# What to use in the pads



## austin_bv11 (Dec 9, 2007)

What is the best lure to use in the pads and around and what is the best way to fish a big lake. THAnk YOU


----------



## njsimonson (Sep 24, 2002)

Pads, easy: A 7" Zoom Trick Worm in bubblegum on a 3/0 wide gap Mustad hook, unweighted, or weighted with a 1/16 oz bull-shot sinker tight to the head of the worm, slithered, twitched and walked through the lillies, then allowed to slowly sink in the open pockets. Superline is a must, as is a stout rod!!!

The best way to fish a big lake? Ummm...very carefully? 
Do your research, break it down into areas, get out on the water and experiment. Big lakes just don't have signs that say "fish here" it comes through trial and error.


----------



## jamesavp (Apr 20, 2006)

I like to use 5" Gary Yamamoto Senko in Black and Blue or Watermelon.

I can even use rainbow trout color which has the pink that Nick likes so much. #4 hooked weedless. Work it through the pads slow and let the bass craziness begin. It won't take long for a bass to find it. Moss Frogs are also another alternative. Black on sunny days and White on cloudy. Not all pads are created equal. Pick ones near points, channels, drop offs and multiple structure around. Look for bait fish and any other prey items. If the minnows fill it they will come. 

Good luck,


----------



## ificarium (Dec 18, 2007)

I like the bigfoot scumfrog. Hit the shore and pop it through the pads. Largies will hit it from underneath! Man what a show.


----------



## cut'em (Oct 23, 2004)

Got to throw a Manns Frog or Rat.

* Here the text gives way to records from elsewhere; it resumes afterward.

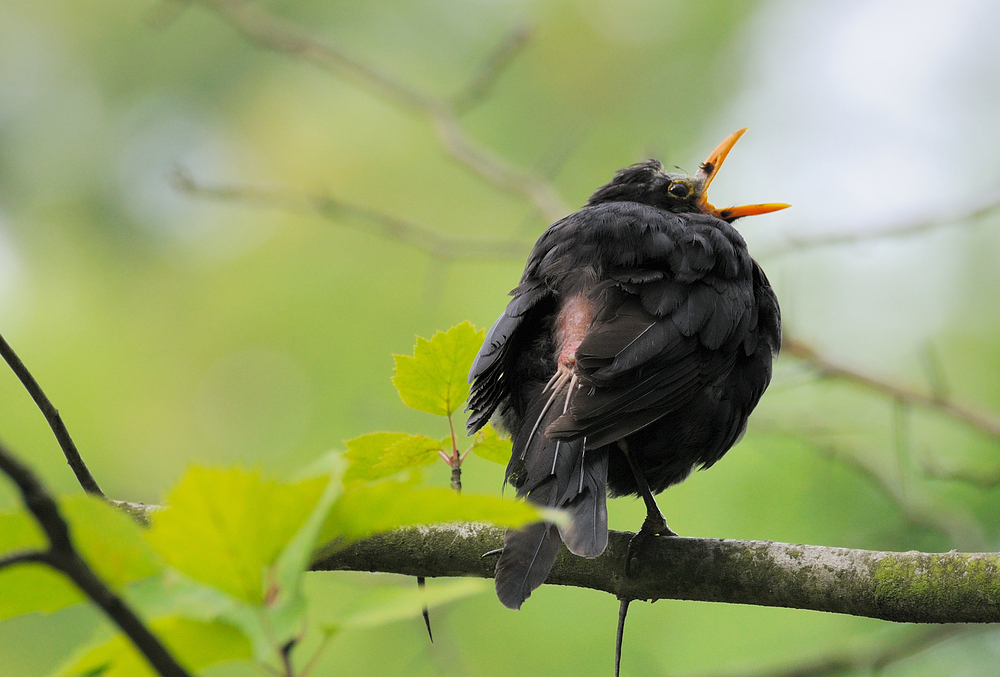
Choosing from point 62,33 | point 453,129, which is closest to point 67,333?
point 62,33

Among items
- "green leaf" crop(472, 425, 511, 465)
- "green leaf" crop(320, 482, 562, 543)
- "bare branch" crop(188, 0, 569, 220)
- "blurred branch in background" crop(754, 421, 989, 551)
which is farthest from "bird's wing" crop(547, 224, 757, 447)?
"bare branch" crop(188, 0, 569, 220)

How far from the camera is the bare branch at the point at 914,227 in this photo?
397 cm

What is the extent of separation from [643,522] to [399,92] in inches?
121

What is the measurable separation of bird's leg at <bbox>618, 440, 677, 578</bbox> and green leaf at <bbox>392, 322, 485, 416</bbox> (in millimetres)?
533

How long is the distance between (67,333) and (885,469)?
8491 millimetres

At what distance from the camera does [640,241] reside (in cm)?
269

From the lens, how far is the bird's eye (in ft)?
11.3

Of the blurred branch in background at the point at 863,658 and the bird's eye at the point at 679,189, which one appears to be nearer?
the bird's eye at the point at 679,189

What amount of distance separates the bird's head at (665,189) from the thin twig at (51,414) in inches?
92.5

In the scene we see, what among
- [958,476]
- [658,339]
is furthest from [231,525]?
[958,476]

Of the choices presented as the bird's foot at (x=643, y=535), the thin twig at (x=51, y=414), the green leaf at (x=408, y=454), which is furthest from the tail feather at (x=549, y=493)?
the thin twig at (x=51, y=414)

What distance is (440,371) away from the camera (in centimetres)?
194

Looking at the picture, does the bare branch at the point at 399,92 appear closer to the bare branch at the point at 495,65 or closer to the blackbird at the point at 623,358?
the bare branch at the point at 495,65

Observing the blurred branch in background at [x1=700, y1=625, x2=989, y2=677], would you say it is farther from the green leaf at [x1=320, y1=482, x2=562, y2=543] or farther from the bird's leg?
the green leaf at [x1=320, y1=482, x2=562, y2=543]
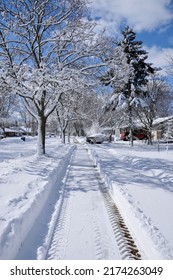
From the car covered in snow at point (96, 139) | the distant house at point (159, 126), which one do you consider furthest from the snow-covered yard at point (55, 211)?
the car covered in snow at point (96, 139)

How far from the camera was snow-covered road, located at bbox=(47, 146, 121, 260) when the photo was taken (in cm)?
429

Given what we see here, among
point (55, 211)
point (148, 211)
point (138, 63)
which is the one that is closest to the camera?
point (148, 211)

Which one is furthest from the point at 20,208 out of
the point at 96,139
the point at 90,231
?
the point at 96,139

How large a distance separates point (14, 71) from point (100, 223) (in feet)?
36.5

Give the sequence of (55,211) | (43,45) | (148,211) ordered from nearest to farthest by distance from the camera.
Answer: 1. (148,211)
2. (55,211)
3. (43,45)

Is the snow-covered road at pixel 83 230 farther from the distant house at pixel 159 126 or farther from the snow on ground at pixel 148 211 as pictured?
the distant house at pixel 159 126

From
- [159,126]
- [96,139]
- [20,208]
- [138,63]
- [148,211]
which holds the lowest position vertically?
[148,211]

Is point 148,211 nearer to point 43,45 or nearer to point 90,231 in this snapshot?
point 90,231

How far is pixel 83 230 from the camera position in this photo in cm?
517

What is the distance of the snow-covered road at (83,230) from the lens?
4.29m

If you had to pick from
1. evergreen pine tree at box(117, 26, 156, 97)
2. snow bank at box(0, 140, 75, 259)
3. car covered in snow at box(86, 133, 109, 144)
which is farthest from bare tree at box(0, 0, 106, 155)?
car covered in snow at box(86, 133, 109, 144)

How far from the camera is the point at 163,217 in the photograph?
5.65 meters
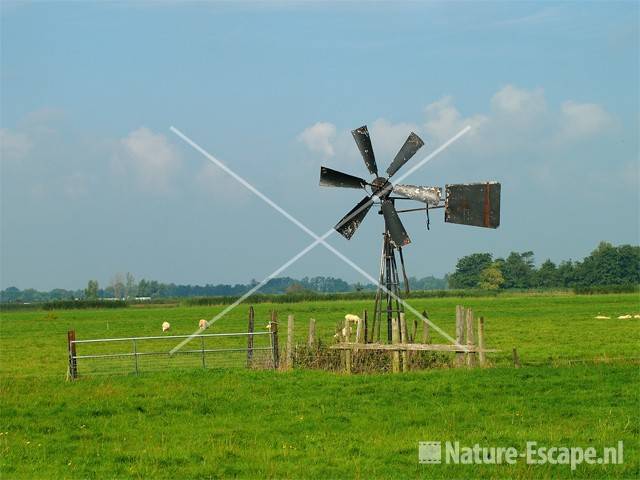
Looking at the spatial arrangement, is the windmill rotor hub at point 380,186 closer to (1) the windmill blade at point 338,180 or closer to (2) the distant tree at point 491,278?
(1) the windmill blade at point 338,180

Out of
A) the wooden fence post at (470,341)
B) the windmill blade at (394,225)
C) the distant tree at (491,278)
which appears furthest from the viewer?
the distant tree at (491,278)

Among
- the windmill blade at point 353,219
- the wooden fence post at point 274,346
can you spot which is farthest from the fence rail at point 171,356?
the windmill blade at point 353,219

Work it with a high rod tip across the pads be ready to drop on the hit and wait till you no lomger see the lure then set the hook make sure of this as sometimes the fish will miss and after the splash the lure's still sitting there. This is when you simply twitch it and they hit again. Also when you reach the open water hesitate a moment then twitch it off the weeds in a walking the dog fashion for atleast three to four feet before realing in for the next cast. This is when I've got my biggest fish.


----------



## BROWNDOG (Nov 2, 2004)

Either a frog or a jig-n-craw


----------



## jonesy12 (Apr 1, 2008)

I fish pads almost 50% of the time. I'll either throw an Optimum Baits Furbit or a Spro Bronzeye with a St. Croix Tournament Series "Frog-N-Slop" paired with a Shimano Curado 200DSV and 65lb Power Pro braid.


----------



## AlpineArcher24 (Mar 1, 2008)

mango jig with the bristles slightly trimmed


----------